Beefheart's idiosyncratic mesh of experimental blues and jazz is largely defined by its patchiness and feeling of being all over the place. With the first three albums that Beefheart released, the songs were scattered, even if they did showcase the man's genius. 'Lick My Decals Off, Baby' may not have the ambitious structure and interludes to help tie the album together as a masterpiece like 'Trout Mask Replica' did, but the album does feel like an improvement musically. Although the bluesy riffs and vocals are still darting around like flies and there are enough ugly sounding notes to make a pug blush, Beefheart has consolidated his songwriting, condensing the compositions into something a little more recognizable. One of my biggest gripes with 'Trout Mask' was the fact that the songs felt more like snippets rather than fulfilled pieces of music, and 'Decals' fixes this somewhat. The songs still negate structure and pursue a strange jam formula, but the subtle melodies are more vibrant, and there is alot more here for the casual listener to grab a hold of.

'Lick My Decals Off, Baby' is a surprisingly good sequel to the exhausting 'Trout Mask Replica', and while it may lurk underneath the shadow of the third album still, it ironically is a more musically enjoyable and coherent piece of work than 'Trout' ever was. An excellent experimental bout from Vliet, and quite possibly my favourite album of his.

Report this review (#475448)
Posted Monday, July 4, 2011 | Review Permalink
5 stars Lick my Decalls off is as confronting as it's title! Captain Beefheart had already shown incredible ugly experiences within music in the Trout Mask Replica and this is it's logically follow-up. The most elements in the music are the same, but the band is playing more tight and the percussion is more interesting. There are also some very nice xylophone parts.

The Captain ain't no easy listening experience; this is hardcore prog. This record is together with the Trout Mask Replica the hardest music to get into at the time and I don't know if this inaccessibility level is ever beaten! The reason that it is so hard, is because the Captain and it's crew - the Magic Band - are champions in the polyrhythms and is quiet intens. The vocals are dark and ugly sometimes and the music itself is seldom symphonic, but most of the time it is dark and frustrating.

The reason that I do like this music so much is because of all the difficulties in it. The bass, the drum, the percussion and all instruments play out-of-the-box creating a weird atmosphere.
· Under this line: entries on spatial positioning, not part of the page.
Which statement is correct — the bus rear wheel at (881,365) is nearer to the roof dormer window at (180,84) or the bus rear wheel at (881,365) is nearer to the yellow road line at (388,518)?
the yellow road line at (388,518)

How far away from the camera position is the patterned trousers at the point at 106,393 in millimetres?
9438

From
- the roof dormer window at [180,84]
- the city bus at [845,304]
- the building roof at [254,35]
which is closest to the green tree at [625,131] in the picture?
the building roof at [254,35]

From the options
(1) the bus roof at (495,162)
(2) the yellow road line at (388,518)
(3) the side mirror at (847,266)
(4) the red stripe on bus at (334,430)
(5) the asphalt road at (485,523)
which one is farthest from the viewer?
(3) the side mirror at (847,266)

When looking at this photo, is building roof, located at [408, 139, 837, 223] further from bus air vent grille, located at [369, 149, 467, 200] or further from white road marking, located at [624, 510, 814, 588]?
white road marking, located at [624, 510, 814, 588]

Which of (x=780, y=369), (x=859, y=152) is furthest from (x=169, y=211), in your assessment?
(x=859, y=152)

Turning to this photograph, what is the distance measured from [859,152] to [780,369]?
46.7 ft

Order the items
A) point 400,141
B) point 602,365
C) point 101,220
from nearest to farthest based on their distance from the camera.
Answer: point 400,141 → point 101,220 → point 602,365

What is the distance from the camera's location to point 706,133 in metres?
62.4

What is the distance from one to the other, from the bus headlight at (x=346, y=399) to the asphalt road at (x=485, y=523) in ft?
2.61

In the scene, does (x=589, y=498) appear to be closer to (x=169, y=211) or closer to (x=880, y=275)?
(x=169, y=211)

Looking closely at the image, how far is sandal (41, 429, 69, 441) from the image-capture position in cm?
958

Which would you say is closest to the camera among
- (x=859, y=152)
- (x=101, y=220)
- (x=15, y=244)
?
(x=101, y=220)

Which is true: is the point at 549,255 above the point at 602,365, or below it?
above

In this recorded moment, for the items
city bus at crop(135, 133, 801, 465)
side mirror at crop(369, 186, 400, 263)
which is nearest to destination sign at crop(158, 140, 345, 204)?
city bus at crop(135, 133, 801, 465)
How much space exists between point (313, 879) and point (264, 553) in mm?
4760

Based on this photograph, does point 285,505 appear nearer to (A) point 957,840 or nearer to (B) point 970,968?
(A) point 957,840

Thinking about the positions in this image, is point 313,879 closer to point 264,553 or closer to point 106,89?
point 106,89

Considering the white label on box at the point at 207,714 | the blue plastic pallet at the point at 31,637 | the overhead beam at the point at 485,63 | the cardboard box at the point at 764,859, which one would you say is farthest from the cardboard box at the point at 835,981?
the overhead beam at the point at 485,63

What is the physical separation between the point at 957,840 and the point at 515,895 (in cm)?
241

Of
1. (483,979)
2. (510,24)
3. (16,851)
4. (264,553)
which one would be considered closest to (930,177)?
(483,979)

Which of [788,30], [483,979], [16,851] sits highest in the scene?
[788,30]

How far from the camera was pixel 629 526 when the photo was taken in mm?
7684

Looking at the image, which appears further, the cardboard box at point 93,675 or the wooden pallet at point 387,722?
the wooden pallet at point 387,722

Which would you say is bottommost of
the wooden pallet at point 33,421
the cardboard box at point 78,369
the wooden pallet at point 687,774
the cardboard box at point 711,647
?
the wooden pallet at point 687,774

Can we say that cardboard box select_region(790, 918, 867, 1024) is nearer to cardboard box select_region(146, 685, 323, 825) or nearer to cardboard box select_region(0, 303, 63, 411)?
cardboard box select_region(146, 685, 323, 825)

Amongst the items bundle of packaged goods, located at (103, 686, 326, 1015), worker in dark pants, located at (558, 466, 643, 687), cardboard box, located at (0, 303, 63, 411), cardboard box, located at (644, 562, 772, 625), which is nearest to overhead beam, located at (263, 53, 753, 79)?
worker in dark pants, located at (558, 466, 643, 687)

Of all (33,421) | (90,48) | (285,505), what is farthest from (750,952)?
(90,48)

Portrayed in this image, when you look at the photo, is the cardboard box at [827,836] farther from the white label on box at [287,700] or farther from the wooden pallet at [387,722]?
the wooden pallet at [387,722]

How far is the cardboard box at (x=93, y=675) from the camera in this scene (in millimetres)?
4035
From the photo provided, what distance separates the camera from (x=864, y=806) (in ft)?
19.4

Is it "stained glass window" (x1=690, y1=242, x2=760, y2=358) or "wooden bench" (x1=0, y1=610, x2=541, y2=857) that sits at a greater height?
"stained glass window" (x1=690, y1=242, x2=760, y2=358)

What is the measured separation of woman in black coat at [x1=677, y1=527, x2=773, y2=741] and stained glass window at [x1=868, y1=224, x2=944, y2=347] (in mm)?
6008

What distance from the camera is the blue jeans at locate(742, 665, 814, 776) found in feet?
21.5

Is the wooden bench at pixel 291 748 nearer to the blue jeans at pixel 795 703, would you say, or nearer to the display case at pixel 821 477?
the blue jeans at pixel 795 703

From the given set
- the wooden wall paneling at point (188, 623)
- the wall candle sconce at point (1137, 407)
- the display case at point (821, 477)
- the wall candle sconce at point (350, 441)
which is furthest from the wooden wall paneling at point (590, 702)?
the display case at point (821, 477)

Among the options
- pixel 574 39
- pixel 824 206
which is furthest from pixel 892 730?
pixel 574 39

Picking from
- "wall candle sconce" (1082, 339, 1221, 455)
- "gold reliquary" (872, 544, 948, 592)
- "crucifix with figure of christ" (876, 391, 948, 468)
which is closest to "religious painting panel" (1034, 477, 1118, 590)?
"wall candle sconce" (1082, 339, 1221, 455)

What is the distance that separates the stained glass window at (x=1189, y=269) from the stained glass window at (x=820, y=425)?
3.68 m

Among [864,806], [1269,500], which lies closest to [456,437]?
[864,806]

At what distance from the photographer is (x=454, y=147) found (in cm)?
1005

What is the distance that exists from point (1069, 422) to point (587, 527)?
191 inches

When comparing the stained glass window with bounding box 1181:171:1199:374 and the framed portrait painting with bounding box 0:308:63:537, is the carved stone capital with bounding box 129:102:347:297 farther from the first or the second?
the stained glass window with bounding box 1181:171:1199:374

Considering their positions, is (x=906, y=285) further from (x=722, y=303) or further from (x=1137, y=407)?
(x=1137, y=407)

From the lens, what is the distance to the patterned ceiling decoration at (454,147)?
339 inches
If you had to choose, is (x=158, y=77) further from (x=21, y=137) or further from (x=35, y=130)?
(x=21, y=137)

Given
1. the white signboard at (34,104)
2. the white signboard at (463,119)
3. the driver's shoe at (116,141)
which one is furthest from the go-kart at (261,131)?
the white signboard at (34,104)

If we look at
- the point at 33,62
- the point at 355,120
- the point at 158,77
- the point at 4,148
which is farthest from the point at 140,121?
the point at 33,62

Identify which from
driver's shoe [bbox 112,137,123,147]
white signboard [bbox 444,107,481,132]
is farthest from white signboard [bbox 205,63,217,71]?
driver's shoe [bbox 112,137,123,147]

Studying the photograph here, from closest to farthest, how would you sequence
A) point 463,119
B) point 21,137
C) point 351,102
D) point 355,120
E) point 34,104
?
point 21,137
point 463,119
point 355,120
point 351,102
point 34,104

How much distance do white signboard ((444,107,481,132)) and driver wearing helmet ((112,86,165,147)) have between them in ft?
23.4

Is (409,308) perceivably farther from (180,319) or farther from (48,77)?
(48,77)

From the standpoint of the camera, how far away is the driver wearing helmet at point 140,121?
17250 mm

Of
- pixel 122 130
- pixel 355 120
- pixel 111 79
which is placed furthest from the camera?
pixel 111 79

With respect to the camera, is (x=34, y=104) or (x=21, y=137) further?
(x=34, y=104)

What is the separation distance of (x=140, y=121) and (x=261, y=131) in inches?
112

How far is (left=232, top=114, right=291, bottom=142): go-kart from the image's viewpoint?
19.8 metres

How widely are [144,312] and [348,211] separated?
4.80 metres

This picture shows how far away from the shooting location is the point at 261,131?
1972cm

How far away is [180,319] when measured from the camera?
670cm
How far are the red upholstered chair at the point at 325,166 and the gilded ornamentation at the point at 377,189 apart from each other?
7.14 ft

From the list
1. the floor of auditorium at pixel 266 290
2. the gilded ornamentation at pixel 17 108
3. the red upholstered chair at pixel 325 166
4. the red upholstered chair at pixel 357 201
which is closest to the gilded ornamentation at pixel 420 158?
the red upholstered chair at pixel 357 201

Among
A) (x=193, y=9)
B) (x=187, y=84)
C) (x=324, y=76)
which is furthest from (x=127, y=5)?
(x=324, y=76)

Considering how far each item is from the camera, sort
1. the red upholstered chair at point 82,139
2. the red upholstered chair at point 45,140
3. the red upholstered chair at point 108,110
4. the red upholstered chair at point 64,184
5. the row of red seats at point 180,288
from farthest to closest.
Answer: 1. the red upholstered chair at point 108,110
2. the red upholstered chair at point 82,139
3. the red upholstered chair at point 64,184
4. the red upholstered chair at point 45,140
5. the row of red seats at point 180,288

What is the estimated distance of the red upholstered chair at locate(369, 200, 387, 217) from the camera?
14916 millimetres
This music is full of surprises. I also do like the avant-garde saxophones and strange rhythms. It took me some time to appreciate it, but after this hard work a masterpiece approaches!

In comparison with the Trout Mask this music is somewhat more proto-punk. If all the strange elements are dismissed you will find a punk basis sometimes. Also the xylophonist is doing a great job on this record. This album is somewhat better because of the somewhat higher quality level of the individual songs.

I do recommend this record for everyone who likes the Trout Mask and everyone who wants to hear the boarder between music and garbage! Not for the faint-off hearted. An avant-garde masterpiece it is.